Dataset entries:
──────────
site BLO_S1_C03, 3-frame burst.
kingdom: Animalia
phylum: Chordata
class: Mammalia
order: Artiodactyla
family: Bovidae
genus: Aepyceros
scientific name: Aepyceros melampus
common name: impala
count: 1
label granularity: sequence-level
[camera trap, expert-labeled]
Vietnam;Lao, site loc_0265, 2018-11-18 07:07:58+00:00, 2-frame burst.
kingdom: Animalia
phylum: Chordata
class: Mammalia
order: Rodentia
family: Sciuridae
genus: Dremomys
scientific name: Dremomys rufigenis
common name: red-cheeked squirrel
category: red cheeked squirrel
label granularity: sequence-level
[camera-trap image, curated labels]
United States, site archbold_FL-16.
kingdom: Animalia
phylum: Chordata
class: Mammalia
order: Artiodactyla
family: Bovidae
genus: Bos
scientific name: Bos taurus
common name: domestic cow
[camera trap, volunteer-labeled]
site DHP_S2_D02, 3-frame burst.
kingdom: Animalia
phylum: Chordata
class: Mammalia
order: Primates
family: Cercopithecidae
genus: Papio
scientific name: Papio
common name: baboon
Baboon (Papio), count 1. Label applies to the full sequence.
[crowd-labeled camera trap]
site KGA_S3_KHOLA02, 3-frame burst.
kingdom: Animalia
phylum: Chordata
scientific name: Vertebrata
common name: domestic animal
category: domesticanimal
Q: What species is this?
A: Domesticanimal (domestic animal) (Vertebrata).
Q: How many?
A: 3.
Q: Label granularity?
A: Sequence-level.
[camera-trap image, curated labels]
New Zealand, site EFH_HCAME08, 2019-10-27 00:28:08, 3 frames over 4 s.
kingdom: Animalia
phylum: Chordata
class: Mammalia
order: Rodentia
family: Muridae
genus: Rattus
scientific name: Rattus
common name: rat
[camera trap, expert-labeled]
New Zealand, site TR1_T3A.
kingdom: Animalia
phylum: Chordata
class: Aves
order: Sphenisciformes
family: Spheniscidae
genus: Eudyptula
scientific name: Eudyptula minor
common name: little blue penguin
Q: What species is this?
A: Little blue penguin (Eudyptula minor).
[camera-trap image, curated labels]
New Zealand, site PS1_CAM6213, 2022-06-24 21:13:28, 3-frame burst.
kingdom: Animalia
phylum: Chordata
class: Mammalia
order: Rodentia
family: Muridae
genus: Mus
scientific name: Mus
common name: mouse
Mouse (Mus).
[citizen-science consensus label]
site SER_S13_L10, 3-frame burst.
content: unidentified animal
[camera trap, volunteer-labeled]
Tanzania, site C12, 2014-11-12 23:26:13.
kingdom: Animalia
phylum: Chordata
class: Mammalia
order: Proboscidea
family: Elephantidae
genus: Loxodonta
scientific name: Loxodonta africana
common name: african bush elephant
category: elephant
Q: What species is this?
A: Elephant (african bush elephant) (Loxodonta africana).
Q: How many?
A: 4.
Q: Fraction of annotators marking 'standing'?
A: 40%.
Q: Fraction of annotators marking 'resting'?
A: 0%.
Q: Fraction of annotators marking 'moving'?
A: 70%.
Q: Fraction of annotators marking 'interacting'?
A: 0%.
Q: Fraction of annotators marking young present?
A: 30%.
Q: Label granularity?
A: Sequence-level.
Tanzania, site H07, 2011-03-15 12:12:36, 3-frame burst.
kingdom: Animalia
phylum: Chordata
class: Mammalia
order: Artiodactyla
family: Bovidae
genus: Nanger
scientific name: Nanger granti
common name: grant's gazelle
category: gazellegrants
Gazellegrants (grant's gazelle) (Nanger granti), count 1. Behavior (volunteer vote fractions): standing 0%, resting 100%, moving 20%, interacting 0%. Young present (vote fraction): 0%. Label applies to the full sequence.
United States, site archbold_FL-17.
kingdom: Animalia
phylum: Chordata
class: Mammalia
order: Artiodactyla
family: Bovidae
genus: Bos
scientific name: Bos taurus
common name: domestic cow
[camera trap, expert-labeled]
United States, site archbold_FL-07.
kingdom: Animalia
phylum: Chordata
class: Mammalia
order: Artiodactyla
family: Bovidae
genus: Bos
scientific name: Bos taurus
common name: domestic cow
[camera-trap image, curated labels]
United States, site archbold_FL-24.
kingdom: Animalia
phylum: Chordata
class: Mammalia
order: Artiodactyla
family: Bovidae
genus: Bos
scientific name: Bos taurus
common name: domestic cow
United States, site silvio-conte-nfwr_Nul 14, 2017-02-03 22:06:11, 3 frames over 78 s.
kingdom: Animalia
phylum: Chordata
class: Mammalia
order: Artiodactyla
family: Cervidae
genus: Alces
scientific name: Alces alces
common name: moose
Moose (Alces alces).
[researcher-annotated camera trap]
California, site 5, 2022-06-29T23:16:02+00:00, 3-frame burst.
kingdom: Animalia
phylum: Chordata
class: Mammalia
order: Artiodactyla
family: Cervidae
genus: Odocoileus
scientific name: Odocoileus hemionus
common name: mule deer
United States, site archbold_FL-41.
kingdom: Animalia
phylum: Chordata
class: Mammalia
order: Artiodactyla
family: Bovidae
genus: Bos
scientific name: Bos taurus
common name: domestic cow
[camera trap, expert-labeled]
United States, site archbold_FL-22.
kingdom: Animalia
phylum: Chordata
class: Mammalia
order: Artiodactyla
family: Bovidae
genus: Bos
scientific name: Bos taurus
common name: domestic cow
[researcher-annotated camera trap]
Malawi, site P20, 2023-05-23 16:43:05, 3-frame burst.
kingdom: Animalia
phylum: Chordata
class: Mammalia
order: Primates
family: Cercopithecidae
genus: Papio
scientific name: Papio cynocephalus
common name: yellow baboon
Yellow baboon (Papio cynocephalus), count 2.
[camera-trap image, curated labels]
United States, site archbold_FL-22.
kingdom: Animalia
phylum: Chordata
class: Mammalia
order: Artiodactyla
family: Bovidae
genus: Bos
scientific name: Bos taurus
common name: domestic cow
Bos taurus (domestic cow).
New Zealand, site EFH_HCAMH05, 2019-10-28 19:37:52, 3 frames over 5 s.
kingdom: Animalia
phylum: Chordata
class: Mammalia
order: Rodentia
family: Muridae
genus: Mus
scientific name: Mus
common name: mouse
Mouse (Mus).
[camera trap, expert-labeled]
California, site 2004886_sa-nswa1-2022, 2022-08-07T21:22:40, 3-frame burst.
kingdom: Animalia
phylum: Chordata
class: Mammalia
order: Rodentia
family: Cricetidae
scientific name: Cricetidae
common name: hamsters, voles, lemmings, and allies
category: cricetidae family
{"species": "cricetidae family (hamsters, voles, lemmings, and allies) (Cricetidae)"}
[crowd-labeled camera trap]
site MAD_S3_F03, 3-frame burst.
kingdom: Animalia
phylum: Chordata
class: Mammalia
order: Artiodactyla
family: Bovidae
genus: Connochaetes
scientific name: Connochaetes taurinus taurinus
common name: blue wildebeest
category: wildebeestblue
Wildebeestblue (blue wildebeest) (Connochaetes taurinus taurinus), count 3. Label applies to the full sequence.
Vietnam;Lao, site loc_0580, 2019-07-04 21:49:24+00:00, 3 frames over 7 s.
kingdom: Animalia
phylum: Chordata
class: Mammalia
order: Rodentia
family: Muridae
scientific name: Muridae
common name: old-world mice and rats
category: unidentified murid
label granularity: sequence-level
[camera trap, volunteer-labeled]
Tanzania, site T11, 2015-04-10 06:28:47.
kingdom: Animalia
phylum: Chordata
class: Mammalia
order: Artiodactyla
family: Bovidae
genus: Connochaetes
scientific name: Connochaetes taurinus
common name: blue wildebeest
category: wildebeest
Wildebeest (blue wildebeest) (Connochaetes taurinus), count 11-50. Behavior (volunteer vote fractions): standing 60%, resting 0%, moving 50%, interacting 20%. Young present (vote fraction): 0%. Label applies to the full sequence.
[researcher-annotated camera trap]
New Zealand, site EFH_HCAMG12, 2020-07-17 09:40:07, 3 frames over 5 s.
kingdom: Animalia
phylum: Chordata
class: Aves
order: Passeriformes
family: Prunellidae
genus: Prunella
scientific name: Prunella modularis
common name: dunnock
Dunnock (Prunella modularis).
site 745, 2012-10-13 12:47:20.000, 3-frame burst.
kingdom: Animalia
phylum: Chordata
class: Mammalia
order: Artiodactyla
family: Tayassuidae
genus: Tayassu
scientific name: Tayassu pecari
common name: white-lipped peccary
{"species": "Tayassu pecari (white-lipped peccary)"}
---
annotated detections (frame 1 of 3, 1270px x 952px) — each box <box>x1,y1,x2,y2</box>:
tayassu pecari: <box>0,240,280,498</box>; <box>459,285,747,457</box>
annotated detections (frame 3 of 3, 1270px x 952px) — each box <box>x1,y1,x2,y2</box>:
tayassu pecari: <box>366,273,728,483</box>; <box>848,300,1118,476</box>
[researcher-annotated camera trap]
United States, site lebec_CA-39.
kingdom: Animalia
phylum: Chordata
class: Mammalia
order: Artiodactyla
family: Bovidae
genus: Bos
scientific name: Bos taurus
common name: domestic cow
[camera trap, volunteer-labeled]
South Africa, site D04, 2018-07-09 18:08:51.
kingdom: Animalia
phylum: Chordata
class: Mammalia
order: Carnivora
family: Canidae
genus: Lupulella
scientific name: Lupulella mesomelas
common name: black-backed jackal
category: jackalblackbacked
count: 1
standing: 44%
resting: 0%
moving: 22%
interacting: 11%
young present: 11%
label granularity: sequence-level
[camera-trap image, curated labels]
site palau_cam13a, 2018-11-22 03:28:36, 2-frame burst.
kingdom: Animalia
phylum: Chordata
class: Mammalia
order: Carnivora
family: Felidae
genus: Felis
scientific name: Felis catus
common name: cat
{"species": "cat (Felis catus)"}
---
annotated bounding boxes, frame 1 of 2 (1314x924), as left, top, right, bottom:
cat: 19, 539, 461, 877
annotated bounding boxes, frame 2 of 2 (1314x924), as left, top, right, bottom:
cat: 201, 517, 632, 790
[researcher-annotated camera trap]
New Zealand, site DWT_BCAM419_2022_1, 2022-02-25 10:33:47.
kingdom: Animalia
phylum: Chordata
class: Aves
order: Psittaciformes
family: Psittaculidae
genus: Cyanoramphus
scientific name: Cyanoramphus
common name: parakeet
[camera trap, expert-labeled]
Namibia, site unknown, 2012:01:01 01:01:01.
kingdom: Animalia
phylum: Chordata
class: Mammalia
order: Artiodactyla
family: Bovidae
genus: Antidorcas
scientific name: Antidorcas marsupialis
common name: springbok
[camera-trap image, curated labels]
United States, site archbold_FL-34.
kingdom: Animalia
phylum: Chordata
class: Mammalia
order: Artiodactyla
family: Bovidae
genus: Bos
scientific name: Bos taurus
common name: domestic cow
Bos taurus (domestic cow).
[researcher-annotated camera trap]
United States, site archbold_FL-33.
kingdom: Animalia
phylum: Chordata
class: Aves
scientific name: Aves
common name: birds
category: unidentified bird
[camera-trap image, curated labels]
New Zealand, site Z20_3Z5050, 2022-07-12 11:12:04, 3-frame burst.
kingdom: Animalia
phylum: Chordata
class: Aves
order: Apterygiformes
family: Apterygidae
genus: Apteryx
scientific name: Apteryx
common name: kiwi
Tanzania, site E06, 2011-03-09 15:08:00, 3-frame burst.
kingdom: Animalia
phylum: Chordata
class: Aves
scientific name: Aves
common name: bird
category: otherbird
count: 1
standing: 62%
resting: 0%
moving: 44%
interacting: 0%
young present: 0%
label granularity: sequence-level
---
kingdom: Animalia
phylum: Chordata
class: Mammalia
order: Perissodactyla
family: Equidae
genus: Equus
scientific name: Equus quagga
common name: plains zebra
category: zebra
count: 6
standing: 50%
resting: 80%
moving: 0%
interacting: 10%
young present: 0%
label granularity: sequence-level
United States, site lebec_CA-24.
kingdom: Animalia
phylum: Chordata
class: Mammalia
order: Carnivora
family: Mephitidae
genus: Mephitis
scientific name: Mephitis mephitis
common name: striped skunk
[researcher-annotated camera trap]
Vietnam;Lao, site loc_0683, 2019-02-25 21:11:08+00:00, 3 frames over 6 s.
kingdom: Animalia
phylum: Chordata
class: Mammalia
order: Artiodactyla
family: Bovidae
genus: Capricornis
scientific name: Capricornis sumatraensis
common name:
──────────
- **Task goal**: Among the lines above, find those carrying the word "California" and copy them out.

- **Output of the exercise**:
California, site 5, 2022-06-29T23:16:02+00:00, 3-frame burst.
California, site 2004886_sa-nswa1-2022, 2022-08-07T21:22:40, 3-frame burst.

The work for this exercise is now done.